Confirm each step landed before moving on. Do not treat a successful commit() as proof the graph is queryable — verify storage, then the index, independently.

bash
# Step 1: keyspace uses NetworkTopologyStrategy with the intended RF
cqlsh -e "DESCRIBE KEYSPACE janusgraph_graph;" | grep -i replication

# Every node must report UN (Up/Normal) in the target datacenters
nodetool status janusgraph_graph
python
# Step 3: assert the write is visible and the pool survived the batch
count = pipeline.g.V().hasLabel("entity").count().next()
assert count == pipeline.committed, (
    f"drift: storage has {count}, pipeline committed {pipeline.committed}"
)

In the Gremlin Console, mgmt.printIndexes() must show every mixed index as ENABLED; any index left at INSTALLED or REGISTERED will silently fall back to full storage scans, so a label count can look correct while the index is empty. Watch nodetool compactionstats until pending tasks reach zero before declaring the run healthy.

Explicit fallback procedures

Each fallback maps to the step most likely to produce it. Run the diagnosis command first; do not raise consistency or pool limits blindly.
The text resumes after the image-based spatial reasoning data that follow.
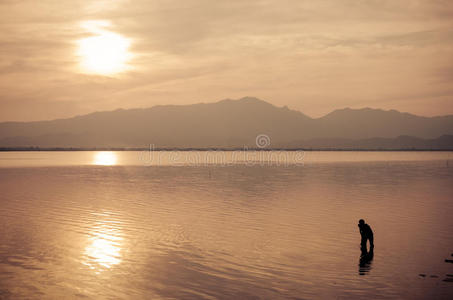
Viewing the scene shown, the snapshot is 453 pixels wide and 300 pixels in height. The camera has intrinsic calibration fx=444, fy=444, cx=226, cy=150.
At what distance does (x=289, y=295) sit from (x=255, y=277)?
231 centimetres

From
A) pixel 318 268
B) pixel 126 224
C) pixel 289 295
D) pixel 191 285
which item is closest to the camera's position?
pixel 289 295

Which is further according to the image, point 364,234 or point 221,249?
point 221,249

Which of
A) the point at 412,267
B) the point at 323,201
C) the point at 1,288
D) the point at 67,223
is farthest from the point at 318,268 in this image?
the point at 323,201

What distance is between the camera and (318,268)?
61.2ft

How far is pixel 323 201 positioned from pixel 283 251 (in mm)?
21692

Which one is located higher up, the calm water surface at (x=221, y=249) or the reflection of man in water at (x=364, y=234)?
the reflection of man in water at (x=364, y=234)

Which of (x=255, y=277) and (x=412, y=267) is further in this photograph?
(x=412, y=267)

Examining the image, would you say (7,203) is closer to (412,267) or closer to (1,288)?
(1,288)

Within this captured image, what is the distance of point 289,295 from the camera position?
15.2 meters

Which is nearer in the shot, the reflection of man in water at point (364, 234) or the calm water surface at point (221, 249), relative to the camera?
the calm water surface at point (221, 249)

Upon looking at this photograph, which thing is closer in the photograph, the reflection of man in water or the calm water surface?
the calm water surface

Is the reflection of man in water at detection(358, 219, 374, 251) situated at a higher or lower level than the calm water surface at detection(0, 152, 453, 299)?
→ higher

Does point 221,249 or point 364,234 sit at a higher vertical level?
point 364,234

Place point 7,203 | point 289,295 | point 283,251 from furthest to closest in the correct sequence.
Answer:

  • Step 1 — DESCRIBE KEYSPACE shows SimpleStrategy or the wrong RF. Drop and recreate the keyspace before any data exists. Do not run ALTER KEYSPACE on an active JanusGraph instance — it triggers full re-tokenization and temporary UnavailableException spikes. If data already exists, add the missing datacenter with ALTER KEYSPACE during a maintenance window, then nodetool rebuild -- <source_dc> on the new replicas.
  • Step 2 — persistent NoHostAvailableException or connection timeouts. Reduce max-connections-per-host to 16, raise storage.cql.request-timeout to 30000, and confirm reachability with nc -zv <host> 9042. Cross-reference nodetool tpstats for MutationStage queue depth before increasing pool size again.
  • Step 3 — StorageException during commit. Verify no network partition with nodetool status (all nodes UN), check commit-log disk with df -h /var/lib/cassandra/commitlog and clear it above 85% utilization, then temporarily drop write-consistency-level to LOCAL_ONE only until the Cassandra cluster stabilizes.
  • Step 4 — REINDEX stalls on tombstone accumulation. Run nodetool repair -pr janusgraph_graph, then switch the affected table to leveled compaction — ALTER TABLE janusgraph_graph.edgestore WITH compaction = {'class': 'LeveledCompactionStrategy'}; — to force SSTable reorganization, and re-run the reindex.
  • Index parity lost beyond repair. Export with graph.io(IoCore.graphson()).writer().create().writeGraph("backup.graphson"), truncate the JanusGraph tables (TRUNCATE janusgraph_graph.edgestore; and TRUNCATE janusgraph_graph.graphindex;), then re-import and rebuild indexes with sequential REINDEX calls. The same detect-rebuild-validate loop for the index side is detailed in Resolving OpenSearch Index Drift in Production.

FAQ

Why LOCAL_QUORUM instead of QUORUM for writes? QUORUM requires a replica majority across all datacenters, so every write pays cross-DC round-trip latency and stalls when a remote DC is degraded. LOCAL_QUORUM keeps the majority requirement inside the coordinator’s datacenter, which is the correct default for a graph that ingests in one region and replicates asynchronously to others.

Does atomic-batch-mutate=true guarantee my Elasticsearch/OpenSearch documents are consistent? No. It only makes storage mutations and composite (storage-backed) index updates atomic within Cassandra. Mixed indexes are dispatched asynchronously after the storage commit, so a separate parity check is always required — see mixed-index routing and the drift-resolution runbook.

Can I let JanusGraph auto-create the keyspace instead of running Step 1? You can, but you lose control over replication strategy and durable-writes, and auto-creation defaults to SimpleStrategy, which breaks multi-datacenter placement. Provision the keyspace explicitly for any production cluster.

My g.V().count() looks correct but index queries return stale results. That is the classic degraded-mixed-index signature: JanusGraph falls back to a full storage scan for the count while the index itself is empty or lagging. Verify with mgmt.printIndexes() and reindex, rather than trusting the count.